The truth is that in western countries, labs produce the same chemical drug as the branded drug company. While the shape and color may be different, it is the same drug. Occasionally, a patient will have a problem with the different dye or matrix that binds the drug,  but this can happen with the branded drugs dye as well and is quite rare.

The single exception to this rule seems to be with thyroid supplements. Though still uncommon, some patients require dosage adjustments when converting from branded to generic. That's only a minor problem, though. In short, yes, I recommend generic prescriptions as much as possible.

#2. Take Advantage of Incentives

Large-scale retailers (such as Target and Walmart) have some significant incentives in their pharmacies. Some offer certain antibiotics for free. Others offer an extensive list of generic drugs for $4 per month or $10 per 3 months whether a person has insurance coverage or not!

I rely on these incentives heavily when patients are interested.  I keep the lists in each patient room and use them to make my prescription choices.

Why are these incentives in place?

These retailers know that by saving you a few bucks on your prescription, you are more likely to shop in your store. As you wait the 15 or so minutes for your prescription to be filled, you are likely to fill up your cart with items from their store.

#3. Know Your Insurance Policy

If you have insurance that pays for your prescriptions, know how the game works.

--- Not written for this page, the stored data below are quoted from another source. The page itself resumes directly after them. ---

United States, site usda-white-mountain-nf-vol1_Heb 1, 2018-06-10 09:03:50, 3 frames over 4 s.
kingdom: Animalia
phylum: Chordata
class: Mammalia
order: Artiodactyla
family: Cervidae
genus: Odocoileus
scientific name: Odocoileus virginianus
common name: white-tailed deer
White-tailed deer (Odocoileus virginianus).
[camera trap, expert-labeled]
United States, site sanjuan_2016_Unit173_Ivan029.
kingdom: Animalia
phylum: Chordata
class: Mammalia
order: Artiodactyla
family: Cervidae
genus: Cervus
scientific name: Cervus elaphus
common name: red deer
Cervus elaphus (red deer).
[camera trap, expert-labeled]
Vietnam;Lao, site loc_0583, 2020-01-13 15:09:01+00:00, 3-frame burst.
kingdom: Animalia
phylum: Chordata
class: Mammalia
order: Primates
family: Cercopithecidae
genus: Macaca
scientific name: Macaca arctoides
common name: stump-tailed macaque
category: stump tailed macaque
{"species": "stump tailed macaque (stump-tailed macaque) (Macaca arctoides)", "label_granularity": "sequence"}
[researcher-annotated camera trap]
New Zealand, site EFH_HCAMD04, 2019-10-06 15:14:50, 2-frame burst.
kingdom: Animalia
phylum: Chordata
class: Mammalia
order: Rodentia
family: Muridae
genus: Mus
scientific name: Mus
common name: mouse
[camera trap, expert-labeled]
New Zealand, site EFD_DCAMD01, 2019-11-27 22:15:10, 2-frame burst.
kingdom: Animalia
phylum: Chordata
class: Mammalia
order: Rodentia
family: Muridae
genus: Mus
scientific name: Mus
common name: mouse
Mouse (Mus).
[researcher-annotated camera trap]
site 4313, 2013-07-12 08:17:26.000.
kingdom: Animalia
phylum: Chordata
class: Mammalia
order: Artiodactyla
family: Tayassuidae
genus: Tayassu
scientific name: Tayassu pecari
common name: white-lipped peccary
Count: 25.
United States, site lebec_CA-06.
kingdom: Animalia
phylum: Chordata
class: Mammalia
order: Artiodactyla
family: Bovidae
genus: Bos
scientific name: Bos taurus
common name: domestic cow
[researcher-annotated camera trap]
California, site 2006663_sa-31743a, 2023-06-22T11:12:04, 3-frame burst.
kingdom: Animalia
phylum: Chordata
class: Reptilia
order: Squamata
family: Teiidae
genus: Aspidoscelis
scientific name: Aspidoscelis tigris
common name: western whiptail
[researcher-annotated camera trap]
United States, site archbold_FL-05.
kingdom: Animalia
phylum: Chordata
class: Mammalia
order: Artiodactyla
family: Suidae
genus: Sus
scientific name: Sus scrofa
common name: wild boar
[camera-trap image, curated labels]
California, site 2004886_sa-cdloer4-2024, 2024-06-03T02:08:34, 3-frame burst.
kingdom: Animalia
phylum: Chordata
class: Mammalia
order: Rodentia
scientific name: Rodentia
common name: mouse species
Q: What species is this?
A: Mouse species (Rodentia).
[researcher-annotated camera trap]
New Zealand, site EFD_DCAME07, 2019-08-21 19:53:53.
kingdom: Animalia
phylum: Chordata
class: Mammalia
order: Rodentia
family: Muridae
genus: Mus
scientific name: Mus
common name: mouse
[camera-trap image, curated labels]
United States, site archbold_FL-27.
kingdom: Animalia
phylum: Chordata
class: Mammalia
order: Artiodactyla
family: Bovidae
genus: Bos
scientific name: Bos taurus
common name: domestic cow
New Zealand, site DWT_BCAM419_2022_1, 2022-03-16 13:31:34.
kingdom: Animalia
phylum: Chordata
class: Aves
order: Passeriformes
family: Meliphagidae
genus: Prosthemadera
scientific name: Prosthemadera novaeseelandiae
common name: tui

Insurance companies strike deals with drug companies and put these drugs on their formulary. The formulary is a list of drugs covered by the insurance company. Most often this list comes in tiers with different patient cost for each tier. While it is difficult for doctors to know every formulary and every tier, smart prescribing of branded drugs on formulary can save patients money. All insurers make their formulary available to their customers and pharmacists can often help patients find out if similar drugs exist on lesser tiers.

#4. Take Advantage of Free Medication Programs

Every pharmaceutical company has programs for patients who fall below a certain income level. Often these income levels are surprisingly high. It never hurts to check! 

If you qualify, the company will ship your doctor the drug for free to dispense to you. I recommend that patients go online to the pharmaceutical company’s website. There is usually an obvious link to access the guidelines for these programs.

#5. Ask for Samples

Doctors often get samples of new pharmaceuticals. If your doctor stocks samples, it never hurts to ask!

#6. Look for the Best Deal

If you must pay for your medication, shop around. Online resources can ofter price comparisons easily. Sometimes it is best to make some phone calls. Remember - pharmacies are retail businesses. They buy the drugs wholesale and then mark them up.  The difference in drug costs from pharmacy to pharmacy can be quite alarming!

It is a fact that pharmaceuticals are cheaper in other countries. Companies in Canada can often save patients money and these are chemically the same drugs as in the U.S. If you're interested, U.S. citizens are required to send their prescription to these companies and they are converted to a Canadian prescription by a Canadian doctor. You will then be mailed the medication.

Aside from Canada, however, be cautious about buying internationally. It is estimated that only a fraction of the labeled drug is accurate in countries like Mexico or India. 

In Conclusion

Medication can be expensive. A few steps, however, can lead to huge cost savings.  Ask your doctor for a generic medication off a “$4 list” if possible. If a new drug is prescribed and the cost is high, ask for a sample. Make sure your doctor is aware of your insurance company’s formulary. Finally, shop around. While Canada may offer some legitimate cost savings, beware of what you find on the shelves of developing countries.